Job a:
Answer these questions about the forum thread on making an island for TSE:
(i) Roughly how many miles across is the continent Jay is creating?
(ii) What heightfield size does Aaron give as L3DT's current limit?
(iii) In which version is the "Generate from HF" option broken?

Selected extract:
* * *

L3DT users' community
Large 3D terrain generator

Making an island for TSE

Got a problem or need advice?

Making an island for TSE

Postby Thing 2 » Sun May 28, 2006 7:24 pm

Hi guys,

I've been working through the tut's here and I love the program so far. I just want to be sure I'm getting my island looking as good as I possibly can =)

We're begining work on a game and we're using the torque shader engine to do it. It's my job to create the island, well it's a continent really, something like 2700 miles across. I have my heightfield and it imports perfectly thanks to Aaron

Just wondering if anyone is/has worked on anything similar and if you have any advice for a L3DT n00b. The design maps are still a bit of a mystery to me, I'm not even sure if I need mess with it being that my island is an imported heightfield? I'd also like to take advantage of bump mapping as well as make my own climates.

I'm still getting used to L3DT in general, anything I could or should do in the early stages before I start adding detail? Anything at all, I'll take any advice I can get

Thanks,

Jay
Thing 2
Member
 
Posts: 12
Joined: Sun Apr 16, 2006 3:06 pm

Postby Thing 2 » Sun May 28, 2006 7:40 pm

After I changed the verticle scale of my island I got 4 colored lines, red, blue, green and yellow. Which one is sea level? blue? I thought it was green, the green line that I see is where I'd actually like to have my sea level be but in the histogram/intgral displays the word Sea is written in blue....
Thing 2
Member
 
Posts: 12
Joined: Sun Apr 16, 2006 3:06 pm

Re: Making an island for TSE

Postby Aaron » Mon May 29, 2006 6:06 am

Hi Jay,

Thing 2 wrote:It's my job to create the island, well it's a continent really, something like 2700 miles across.


Wow, hefty. Can I ask what map size you are using, and what type of game this is going to be? I ask because at L3DT's current limit (131,072 x 131,072 pixel heightfield), 2700 miles works out to around 35m/pixel, which is probably no-good for a FPS/RPG/RTS, but OK for a flight-sim. If you want finer resolution than this, I can probably increase the limit - but it's going to be unimaginably slow at this size, and you'll quickly run out of disk-space.

Thing 2 wrote:The design maps are still a bit of a mystery to me, I'm not even sure if I need mess with it being that my island is an imported heightfield?


The design map is only needed when:
  • You generate the heightfield using the design/inflate algorithm (doesn't apply here).
  • You want to 'paint' different climates in different places (eg 'arctic' up north, 'desert' down south, etc).
  • You want to use the high-res 'per pixel land types' texture routine.
In the latter two cases, you only need to use the 'Operations->Design map->Generate from HF' option to get the design map for your imported heightfield. Warning: This option is broken in v2.4 beta2; a fix is coming next week.

Thing 2 wrote:I'd also like to take advantage of bump mapping as well as make my own climates.

* * *

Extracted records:

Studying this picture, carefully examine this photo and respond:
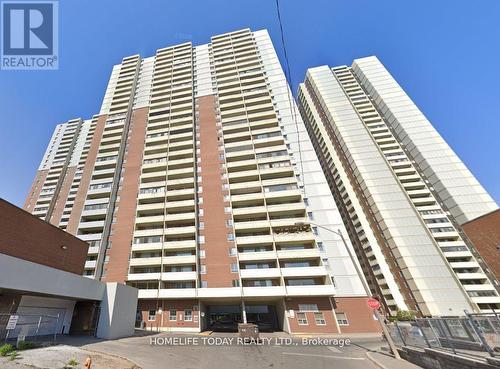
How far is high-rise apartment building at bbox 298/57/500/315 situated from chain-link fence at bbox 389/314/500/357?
47140 mm

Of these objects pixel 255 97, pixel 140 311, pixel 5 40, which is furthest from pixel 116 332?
pixel 255 97

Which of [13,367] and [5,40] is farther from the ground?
[5,40]

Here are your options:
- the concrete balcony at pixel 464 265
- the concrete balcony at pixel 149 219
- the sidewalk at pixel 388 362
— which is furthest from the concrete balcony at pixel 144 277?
the concrete balcony at pixel 464 265

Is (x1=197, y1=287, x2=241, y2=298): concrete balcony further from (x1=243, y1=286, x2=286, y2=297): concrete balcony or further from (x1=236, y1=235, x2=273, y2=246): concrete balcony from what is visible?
(x1=236, y1=235, x2=273, y2=246): concrete balcony

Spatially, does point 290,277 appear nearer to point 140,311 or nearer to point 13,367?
point 140,311

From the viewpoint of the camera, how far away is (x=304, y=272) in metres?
31.5

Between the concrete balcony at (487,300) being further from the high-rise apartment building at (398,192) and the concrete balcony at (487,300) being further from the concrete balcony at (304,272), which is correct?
the concrete balcony at (304,272)

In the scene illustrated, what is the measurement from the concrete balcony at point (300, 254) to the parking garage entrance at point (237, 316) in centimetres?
1025

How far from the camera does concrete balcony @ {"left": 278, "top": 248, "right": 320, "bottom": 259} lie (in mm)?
32969

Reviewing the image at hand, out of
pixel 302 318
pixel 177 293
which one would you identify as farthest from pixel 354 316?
pixel 177 293

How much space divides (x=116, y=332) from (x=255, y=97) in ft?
164

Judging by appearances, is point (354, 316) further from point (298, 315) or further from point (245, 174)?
point (245, 174)

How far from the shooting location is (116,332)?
21.5 m

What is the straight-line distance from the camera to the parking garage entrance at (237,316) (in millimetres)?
36969
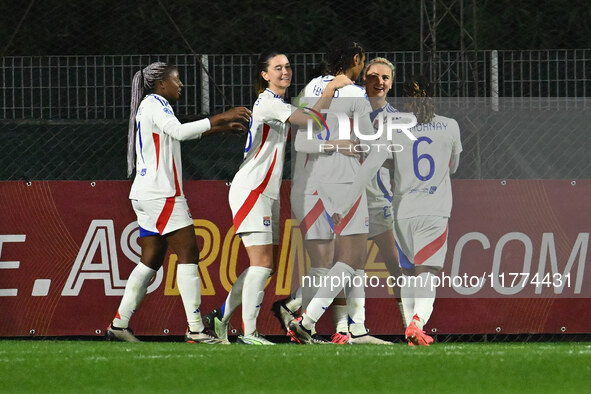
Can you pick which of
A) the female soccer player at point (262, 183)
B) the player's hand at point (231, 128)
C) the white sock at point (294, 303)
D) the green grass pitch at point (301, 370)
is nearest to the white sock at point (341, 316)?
the white sock at point (294, 303)

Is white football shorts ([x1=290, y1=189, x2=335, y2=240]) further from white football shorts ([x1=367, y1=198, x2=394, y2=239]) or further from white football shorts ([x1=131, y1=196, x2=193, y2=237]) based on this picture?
white football shorts ([x1=131, y1=196, x2=193, y2=237])

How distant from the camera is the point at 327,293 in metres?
8.84

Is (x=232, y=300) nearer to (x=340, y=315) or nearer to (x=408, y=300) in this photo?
(x=340, y=315)

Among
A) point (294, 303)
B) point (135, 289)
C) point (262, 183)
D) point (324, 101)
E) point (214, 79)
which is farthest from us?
point (214, 79)

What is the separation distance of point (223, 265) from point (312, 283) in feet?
3.28

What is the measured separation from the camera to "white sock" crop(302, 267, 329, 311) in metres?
9.10

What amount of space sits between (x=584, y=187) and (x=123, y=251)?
3409 mm

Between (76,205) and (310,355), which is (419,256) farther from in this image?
(76,205)

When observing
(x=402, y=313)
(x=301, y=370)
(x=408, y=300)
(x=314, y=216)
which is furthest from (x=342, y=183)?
(x=301, y=370)

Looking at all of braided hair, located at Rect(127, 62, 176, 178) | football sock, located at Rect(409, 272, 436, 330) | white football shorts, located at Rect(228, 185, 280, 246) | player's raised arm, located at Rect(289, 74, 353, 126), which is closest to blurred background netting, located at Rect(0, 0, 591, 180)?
braided hair, located at Rect(127, 62, 176, 178)

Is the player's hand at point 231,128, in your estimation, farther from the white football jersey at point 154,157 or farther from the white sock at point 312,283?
the white sock at point 312,283

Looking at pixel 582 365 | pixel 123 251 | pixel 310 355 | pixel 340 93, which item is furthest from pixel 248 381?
pixel 123 251

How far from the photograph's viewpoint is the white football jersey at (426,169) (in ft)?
28.8

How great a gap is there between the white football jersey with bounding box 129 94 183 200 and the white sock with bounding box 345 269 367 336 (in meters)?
1.34
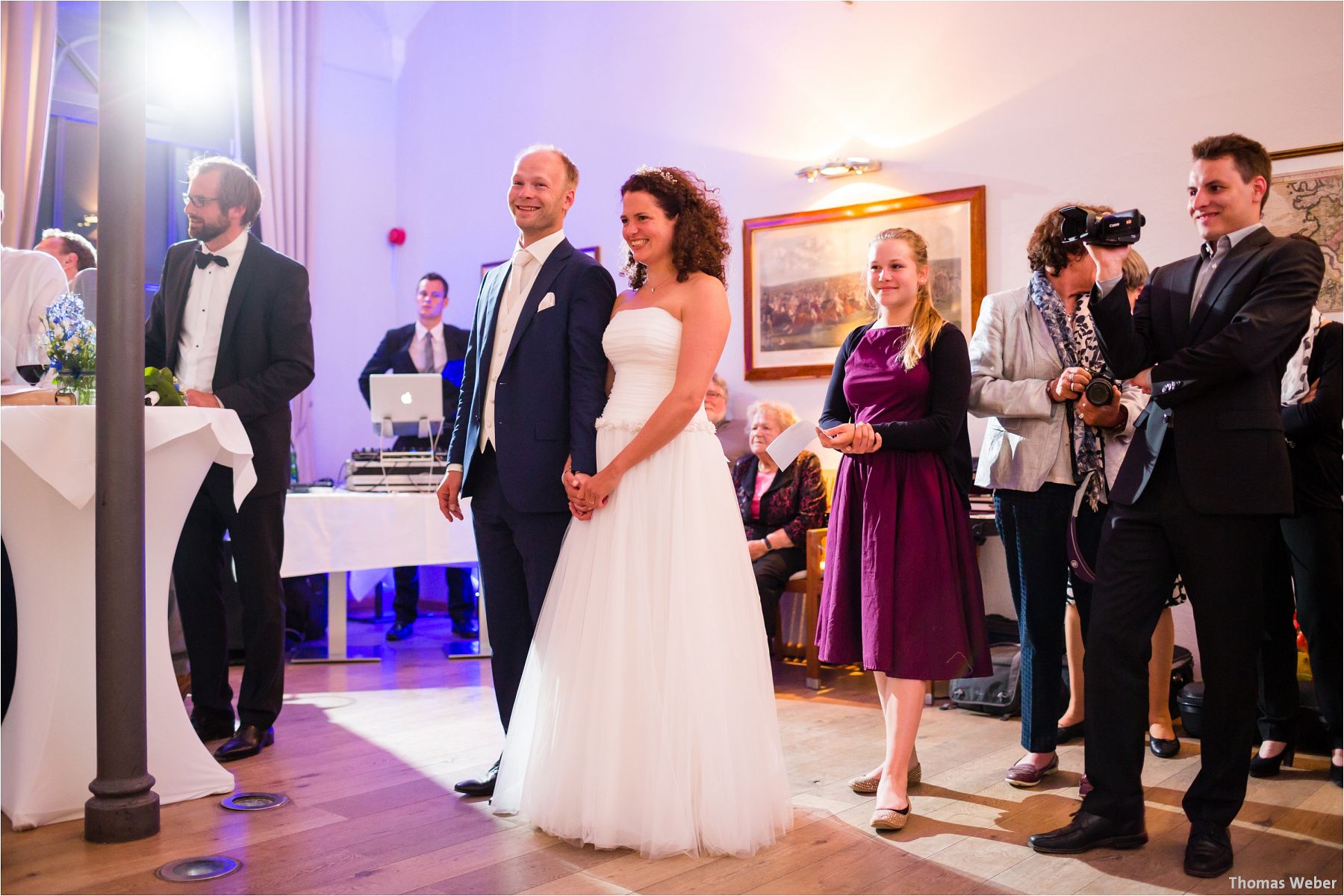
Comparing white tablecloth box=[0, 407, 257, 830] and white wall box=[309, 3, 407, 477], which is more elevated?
white wall box=[309, 3, 407, 477]

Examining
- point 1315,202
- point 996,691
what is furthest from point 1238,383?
point 1315,202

* * *

Job b:
Find every line in the entries above that contains the word "this", and copy each one out.

Right answer a:
(i) Something like 2700 miles.
(ii) 131,072 x 131,072 pixels.
(iii) v2.4 beta2.

Right answer b:
Studying this picture, carefully examine this photo and respond:
Is white football shorts ([x1=290, y1=189, x2=335, y2=240]) further from white football shorts ([x1=367, y1=198, x2=394, y2=239]) or further from white football shorts ([x1=131, y1=196, x2=193, y2=237]) based on this picture?
Is (x=232, y=300) nearer to (x=340, y=315) or nearer to (x=408, y=300) in this photo?
Between (76,205) and (310,355), which is (419,256) farther from in this image?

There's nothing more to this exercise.